### PROVIDED DATA
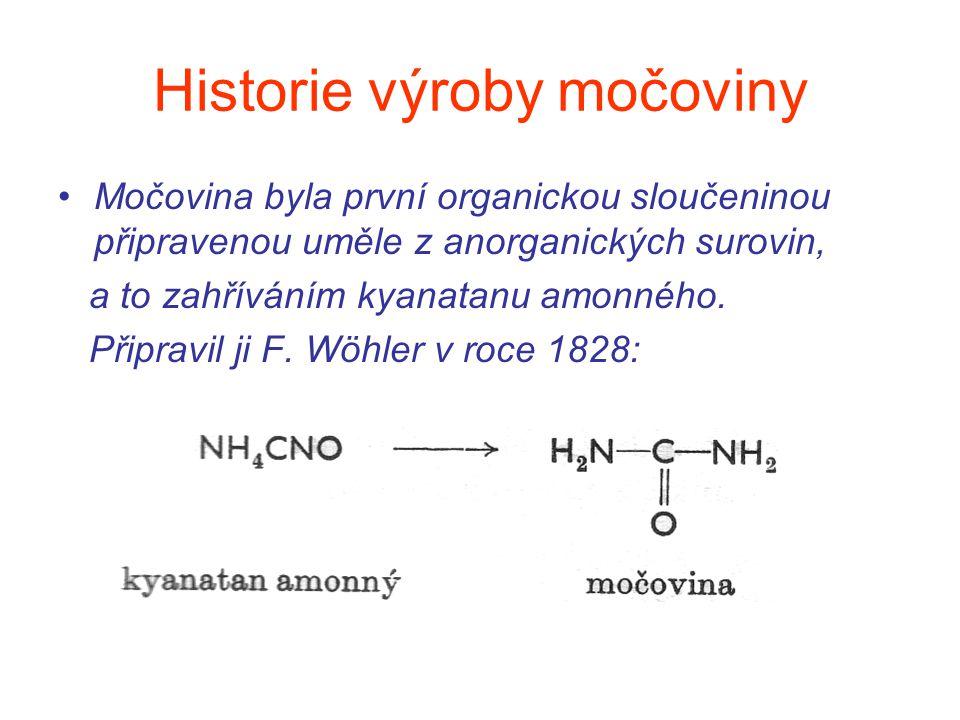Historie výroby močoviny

==

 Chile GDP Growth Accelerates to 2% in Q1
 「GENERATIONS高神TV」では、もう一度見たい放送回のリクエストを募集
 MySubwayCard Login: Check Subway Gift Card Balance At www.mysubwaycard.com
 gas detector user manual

--

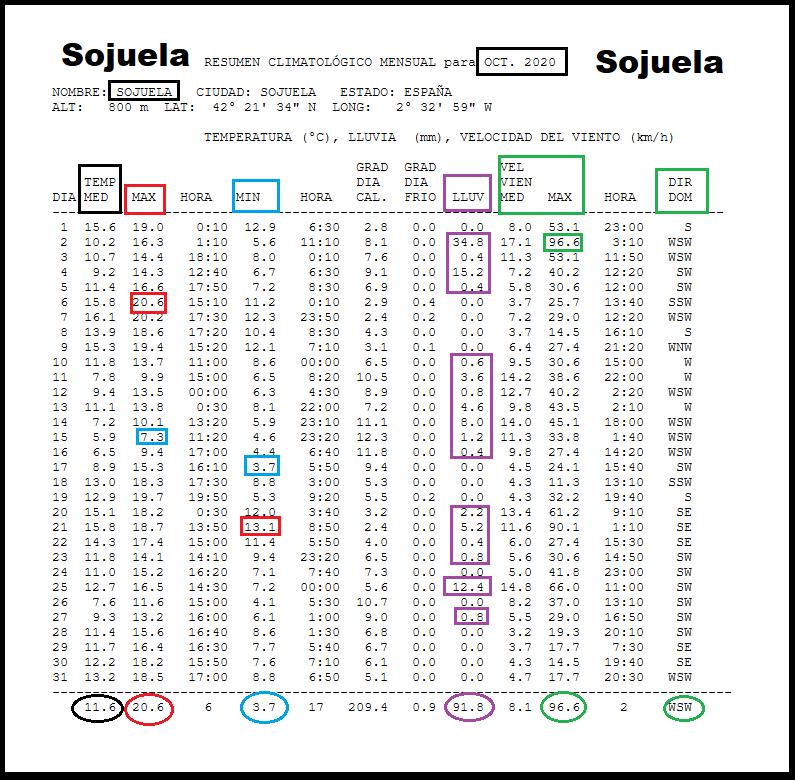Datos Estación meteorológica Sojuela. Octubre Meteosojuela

### ABOUT THIS TASK
Please reproduce, exactly as they appear above, the lines from the line containing "MySubwayCard Login: Check" up to and including the line containing "gas detector user manual".

### TASK SOLUTION
 MySubwayCard Login: Check Subway Gift Card Balance At www.mysubwaycard.com
 gas detector user manual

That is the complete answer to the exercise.